In this unique Beatle folk rock style track, McCartney is no longer impersonating the great singers of American rock ‘n’ roll— but by this time had assimilated their influence and become a distinctive singer in his own right. Clearly, he was learning to blend as well as contrast their now multitude of musical timbres, and to do so for novel effects.
“I’m Looking Through You” demonstrates a split personality in its combination and alternation of elements from the hop-rock style and the folk or country-western styles. The acoustic guitar introduction sets the tone with a mixture of folk and country musical traits, which characterize the accompaniment for most of the composition.
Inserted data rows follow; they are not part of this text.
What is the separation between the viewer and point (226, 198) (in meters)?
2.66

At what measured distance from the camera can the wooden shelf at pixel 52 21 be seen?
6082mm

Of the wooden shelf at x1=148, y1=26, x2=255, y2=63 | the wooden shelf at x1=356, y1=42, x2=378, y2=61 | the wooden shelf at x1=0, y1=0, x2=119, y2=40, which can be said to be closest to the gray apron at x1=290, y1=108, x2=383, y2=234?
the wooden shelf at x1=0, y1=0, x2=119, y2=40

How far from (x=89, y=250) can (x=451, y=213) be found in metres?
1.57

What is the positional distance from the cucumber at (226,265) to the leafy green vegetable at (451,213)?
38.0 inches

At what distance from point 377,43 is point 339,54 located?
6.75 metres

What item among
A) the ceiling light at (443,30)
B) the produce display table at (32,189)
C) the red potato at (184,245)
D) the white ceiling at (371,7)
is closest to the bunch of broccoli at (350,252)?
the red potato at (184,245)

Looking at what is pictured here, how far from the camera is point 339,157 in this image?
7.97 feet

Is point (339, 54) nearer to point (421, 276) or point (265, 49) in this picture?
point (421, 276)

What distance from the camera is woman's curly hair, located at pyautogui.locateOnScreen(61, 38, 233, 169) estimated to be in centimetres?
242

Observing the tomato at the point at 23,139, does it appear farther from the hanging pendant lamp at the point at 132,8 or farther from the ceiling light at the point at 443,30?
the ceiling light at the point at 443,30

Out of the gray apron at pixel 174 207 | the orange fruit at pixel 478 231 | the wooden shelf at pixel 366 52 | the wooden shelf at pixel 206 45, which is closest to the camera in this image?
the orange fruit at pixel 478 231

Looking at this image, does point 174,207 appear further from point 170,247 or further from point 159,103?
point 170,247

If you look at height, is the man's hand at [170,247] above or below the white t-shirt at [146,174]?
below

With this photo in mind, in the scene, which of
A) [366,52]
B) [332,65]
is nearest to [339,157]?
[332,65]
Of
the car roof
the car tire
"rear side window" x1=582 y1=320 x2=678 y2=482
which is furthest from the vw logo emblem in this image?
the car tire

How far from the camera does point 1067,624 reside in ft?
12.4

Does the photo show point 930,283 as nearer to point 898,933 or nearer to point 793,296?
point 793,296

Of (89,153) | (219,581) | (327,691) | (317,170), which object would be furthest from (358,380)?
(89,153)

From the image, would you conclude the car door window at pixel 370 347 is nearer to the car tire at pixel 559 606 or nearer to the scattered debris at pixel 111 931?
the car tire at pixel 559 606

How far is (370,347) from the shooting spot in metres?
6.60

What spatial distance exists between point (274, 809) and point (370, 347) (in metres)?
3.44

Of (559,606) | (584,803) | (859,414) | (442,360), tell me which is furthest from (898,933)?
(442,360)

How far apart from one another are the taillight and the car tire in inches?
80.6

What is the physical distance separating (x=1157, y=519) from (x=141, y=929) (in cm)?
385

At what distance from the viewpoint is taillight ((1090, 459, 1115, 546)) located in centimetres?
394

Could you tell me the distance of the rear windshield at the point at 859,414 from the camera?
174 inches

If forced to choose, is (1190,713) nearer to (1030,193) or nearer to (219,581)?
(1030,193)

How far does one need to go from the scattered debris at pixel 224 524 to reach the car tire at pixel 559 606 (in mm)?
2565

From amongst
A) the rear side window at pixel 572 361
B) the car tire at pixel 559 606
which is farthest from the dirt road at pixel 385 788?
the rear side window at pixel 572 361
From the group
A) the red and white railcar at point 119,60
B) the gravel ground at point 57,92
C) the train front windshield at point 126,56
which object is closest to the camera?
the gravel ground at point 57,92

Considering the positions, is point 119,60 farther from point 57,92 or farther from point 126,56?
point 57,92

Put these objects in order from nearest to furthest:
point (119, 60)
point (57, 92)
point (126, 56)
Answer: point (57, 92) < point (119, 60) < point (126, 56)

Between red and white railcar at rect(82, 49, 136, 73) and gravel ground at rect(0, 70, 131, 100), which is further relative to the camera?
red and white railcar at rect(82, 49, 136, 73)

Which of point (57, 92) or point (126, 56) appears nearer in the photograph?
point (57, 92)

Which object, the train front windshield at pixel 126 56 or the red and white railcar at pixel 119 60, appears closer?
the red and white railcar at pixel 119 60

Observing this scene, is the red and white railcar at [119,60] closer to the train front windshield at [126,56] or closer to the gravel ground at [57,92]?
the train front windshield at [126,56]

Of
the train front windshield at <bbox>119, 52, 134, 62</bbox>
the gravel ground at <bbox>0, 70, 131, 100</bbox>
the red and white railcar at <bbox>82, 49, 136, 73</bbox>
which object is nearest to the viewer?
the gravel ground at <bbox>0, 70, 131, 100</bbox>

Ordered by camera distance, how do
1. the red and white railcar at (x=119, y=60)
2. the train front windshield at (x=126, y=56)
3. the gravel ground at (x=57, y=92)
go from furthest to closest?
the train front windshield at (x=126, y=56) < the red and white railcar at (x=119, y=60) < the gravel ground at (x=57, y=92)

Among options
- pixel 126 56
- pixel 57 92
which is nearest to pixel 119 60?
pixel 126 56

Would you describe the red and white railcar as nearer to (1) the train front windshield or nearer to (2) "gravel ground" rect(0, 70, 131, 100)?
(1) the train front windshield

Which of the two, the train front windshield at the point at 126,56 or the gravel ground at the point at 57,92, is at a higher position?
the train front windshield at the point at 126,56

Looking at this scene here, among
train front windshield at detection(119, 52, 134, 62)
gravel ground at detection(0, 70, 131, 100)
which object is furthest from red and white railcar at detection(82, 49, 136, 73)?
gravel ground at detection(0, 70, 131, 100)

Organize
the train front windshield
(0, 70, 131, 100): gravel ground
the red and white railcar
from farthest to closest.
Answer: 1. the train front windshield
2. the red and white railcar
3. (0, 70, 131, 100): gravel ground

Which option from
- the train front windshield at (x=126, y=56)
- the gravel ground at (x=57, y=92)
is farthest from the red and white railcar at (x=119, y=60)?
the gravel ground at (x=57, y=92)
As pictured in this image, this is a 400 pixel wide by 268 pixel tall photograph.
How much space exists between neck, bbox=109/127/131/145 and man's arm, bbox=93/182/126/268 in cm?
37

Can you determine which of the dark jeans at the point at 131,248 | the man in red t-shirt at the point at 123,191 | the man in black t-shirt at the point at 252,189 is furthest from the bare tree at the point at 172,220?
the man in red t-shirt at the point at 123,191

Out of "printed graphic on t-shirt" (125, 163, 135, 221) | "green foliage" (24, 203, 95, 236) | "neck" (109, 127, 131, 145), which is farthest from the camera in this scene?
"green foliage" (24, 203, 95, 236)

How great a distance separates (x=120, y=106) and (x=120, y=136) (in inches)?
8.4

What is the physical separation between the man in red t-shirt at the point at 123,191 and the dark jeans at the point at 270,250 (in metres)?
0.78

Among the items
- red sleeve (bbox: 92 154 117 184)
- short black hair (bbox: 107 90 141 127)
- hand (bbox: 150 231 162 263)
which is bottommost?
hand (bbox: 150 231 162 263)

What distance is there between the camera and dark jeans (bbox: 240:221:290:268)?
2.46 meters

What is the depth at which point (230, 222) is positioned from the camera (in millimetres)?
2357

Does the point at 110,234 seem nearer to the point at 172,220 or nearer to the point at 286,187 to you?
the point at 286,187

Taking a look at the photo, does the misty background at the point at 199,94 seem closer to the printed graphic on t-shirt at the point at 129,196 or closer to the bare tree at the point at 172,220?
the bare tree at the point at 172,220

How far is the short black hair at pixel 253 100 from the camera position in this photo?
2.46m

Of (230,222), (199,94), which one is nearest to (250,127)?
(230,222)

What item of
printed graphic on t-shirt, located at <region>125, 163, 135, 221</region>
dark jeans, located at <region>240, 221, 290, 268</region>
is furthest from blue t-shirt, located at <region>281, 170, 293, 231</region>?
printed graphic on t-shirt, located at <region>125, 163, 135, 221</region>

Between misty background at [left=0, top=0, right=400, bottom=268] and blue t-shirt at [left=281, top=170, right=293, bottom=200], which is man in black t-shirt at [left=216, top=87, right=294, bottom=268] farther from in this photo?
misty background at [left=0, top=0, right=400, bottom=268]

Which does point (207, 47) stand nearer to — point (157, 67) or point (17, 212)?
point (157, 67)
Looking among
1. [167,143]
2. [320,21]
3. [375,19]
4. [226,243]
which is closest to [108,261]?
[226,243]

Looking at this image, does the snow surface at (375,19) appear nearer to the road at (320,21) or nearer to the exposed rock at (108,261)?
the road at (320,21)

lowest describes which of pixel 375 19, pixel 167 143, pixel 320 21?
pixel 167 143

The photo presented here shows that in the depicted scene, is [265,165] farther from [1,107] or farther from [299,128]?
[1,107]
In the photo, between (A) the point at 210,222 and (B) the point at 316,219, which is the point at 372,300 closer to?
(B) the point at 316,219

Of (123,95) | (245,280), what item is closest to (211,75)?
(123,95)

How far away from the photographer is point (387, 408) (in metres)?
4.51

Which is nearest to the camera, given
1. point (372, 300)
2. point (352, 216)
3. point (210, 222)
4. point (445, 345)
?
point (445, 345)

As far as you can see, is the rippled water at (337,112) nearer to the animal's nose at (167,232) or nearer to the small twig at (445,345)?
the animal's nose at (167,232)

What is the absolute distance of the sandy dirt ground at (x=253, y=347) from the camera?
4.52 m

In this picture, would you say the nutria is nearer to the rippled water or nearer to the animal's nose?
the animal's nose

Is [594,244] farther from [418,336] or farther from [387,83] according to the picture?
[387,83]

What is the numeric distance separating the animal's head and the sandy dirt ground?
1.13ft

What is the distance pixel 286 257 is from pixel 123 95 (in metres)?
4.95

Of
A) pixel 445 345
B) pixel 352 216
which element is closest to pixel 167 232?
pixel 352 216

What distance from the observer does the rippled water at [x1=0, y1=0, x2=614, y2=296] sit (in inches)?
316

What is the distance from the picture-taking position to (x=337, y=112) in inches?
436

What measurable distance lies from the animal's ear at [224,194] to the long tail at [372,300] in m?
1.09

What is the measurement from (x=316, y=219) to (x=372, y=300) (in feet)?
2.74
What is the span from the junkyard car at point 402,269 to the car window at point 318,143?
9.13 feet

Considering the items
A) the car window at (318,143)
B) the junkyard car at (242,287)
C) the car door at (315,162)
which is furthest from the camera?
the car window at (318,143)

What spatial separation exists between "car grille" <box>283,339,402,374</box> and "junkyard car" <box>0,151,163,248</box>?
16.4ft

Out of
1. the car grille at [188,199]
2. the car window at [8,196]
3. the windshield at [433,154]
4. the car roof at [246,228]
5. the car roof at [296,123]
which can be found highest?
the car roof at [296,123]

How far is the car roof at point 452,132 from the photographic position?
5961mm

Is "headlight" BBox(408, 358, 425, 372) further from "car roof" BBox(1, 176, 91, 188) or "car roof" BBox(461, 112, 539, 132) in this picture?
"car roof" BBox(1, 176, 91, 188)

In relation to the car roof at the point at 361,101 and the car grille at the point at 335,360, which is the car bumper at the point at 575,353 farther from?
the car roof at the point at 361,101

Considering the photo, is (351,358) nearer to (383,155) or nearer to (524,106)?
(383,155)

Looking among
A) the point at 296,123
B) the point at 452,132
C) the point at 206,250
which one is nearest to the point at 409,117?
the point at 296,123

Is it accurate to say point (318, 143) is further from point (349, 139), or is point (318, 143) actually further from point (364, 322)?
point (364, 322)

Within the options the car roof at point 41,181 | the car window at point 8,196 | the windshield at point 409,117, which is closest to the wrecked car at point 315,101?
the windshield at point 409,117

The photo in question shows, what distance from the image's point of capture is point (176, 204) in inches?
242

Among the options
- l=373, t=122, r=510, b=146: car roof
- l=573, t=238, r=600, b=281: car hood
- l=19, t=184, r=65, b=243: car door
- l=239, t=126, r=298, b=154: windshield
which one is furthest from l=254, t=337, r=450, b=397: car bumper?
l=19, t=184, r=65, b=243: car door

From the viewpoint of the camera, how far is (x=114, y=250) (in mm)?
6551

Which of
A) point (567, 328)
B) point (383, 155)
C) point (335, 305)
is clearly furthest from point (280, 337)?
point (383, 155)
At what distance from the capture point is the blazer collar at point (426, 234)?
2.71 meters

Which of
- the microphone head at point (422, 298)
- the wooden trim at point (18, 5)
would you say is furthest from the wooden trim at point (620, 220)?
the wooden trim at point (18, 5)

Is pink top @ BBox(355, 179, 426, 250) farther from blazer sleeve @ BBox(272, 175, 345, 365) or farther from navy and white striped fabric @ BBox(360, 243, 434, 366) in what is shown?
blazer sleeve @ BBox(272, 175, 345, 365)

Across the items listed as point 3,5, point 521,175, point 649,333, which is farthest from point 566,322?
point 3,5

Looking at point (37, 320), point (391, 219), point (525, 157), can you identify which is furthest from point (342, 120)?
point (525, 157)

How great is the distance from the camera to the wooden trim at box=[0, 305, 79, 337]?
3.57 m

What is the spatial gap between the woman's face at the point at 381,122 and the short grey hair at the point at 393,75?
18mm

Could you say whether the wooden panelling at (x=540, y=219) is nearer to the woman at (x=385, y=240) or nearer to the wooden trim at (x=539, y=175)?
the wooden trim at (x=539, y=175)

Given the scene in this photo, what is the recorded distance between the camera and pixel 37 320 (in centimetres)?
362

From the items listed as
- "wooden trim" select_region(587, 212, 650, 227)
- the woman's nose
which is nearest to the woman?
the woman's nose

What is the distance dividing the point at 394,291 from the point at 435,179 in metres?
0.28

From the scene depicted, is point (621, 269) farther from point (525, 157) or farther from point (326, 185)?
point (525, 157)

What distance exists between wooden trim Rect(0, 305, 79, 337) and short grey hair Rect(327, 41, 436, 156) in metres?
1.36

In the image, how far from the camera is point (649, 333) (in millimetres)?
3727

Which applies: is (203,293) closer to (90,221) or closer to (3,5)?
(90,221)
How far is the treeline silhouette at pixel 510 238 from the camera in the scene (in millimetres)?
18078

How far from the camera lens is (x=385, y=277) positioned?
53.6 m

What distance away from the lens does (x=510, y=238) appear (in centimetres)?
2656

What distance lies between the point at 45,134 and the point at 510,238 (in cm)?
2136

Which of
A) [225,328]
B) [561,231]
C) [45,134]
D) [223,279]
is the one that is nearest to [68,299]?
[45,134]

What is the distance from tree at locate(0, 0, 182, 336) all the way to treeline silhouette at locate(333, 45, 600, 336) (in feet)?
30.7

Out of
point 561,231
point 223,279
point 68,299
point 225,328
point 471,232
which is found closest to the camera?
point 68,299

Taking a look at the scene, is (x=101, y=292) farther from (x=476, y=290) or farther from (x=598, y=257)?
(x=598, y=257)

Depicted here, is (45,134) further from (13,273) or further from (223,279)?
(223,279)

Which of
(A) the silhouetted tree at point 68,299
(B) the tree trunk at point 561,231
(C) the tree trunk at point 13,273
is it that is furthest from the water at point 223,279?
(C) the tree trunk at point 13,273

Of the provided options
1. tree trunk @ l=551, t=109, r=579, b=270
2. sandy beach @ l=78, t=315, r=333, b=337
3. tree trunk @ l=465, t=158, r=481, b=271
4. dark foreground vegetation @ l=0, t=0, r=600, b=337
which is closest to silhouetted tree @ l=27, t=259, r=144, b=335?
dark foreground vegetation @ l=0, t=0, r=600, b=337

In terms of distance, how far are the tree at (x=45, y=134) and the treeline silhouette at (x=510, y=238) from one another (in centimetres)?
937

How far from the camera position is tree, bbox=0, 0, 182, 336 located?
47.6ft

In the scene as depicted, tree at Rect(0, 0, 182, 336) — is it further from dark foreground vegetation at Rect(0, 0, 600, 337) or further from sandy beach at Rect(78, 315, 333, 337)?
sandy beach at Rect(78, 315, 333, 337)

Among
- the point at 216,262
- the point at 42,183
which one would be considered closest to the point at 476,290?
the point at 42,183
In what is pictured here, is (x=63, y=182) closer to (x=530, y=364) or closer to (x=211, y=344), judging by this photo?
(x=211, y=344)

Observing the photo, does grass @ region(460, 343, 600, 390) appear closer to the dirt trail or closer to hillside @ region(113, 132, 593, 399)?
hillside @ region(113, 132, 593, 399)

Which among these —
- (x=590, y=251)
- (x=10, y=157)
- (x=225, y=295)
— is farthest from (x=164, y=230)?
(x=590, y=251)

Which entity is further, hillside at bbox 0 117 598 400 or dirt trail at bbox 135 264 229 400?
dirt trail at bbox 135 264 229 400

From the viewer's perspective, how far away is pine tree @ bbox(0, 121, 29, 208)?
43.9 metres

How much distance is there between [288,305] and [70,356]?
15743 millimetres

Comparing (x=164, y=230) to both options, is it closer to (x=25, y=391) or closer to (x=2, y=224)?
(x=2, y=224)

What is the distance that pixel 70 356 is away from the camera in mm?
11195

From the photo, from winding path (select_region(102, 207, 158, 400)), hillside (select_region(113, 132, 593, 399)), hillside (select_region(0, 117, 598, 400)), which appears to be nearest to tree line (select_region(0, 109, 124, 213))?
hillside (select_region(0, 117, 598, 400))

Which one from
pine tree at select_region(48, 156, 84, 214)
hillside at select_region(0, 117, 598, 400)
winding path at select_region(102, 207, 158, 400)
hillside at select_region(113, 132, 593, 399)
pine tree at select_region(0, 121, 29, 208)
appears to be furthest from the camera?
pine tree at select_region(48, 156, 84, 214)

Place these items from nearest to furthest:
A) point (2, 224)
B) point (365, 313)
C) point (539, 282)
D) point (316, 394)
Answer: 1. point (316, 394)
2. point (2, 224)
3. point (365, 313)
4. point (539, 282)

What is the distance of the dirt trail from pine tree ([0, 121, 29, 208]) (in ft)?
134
The music is upbeat, the melody strong, and although the lyrics are a little dark and heart-wrenching, it is disguised well. Kinetic energy abounds from more than just the beat as the image the song creates in the mind of the listener is “run and jump, now return to the starting point you so you may run and jump again, only this time much farther.”
The instrumental texture is dominated by the sound of acoustic guitar and electric bass, yet the electric lead guitar in this song seems to play the role of a shy lurker, commenting on the main action in a rather tentative, interjectory way. Paul’s lead vocal is double tracked the whole way through except for the outro, where the switch over to single tracking adds a surprising last minute sense of increased intimacy and immediacy.
Ringo doesn’t play the drums- but claps- and while sitting down, slaps his lap in time. When he was asked what the tapping sound is he replied: “Oh, I just tapped on a pack of matches with my finger.”
Beatle scholar Alan Pollack remarked about “I’m Looking Through You” that typical of the Beatles, “the tambourine part is more carefully planned out in a pattern than you might ever notice unless you pay careful attention to it as a listener.”
The narrator accuses his woman of changing so he will hold out a thinly-veiled threat of withdrawing his affection. Love has a habit, he warns, of disappearing overnight.